> _What the task requires_
All of the data below should be written out exactly.

> _Rows_
■ ■ ■ ■ ■
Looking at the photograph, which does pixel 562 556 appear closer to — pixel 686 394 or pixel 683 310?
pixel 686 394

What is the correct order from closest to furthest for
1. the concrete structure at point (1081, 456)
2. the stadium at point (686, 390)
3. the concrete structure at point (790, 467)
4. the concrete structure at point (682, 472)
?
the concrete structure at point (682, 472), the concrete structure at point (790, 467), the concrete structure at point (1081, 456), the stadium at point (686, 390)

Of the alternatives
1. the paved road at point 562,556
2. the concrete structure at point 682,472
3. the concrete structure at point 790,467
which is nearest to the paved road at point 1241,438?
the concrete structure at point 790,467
■ ■ ■ ■ ■
> _Output for this task_
Looking at the photograph, which does pixel 562 556 appear closer to — pixel 686 394 or pixel 683 310?
pixel 686 394

What is the correct order from closest to furthest for
1. the concrete structure at point (1081, 456)
2. the stadium at point (686, 390)
3. the concrete structure at point (790, 467)
4. the concrete structure at point (682, 472)
?
the concrete structure at point (682, 472), the concrete structure at point (790, 467), the concrete structure at point (1081, 456), the stadium at point (686, 390)

Of the alternatives
1. the paved road at point 562,556
2. the concrete structure at point 682,472
3. the concrete structure at point 790,467
which is nearest to the paved road at point 1241,438?
the concrete structure at point 790,467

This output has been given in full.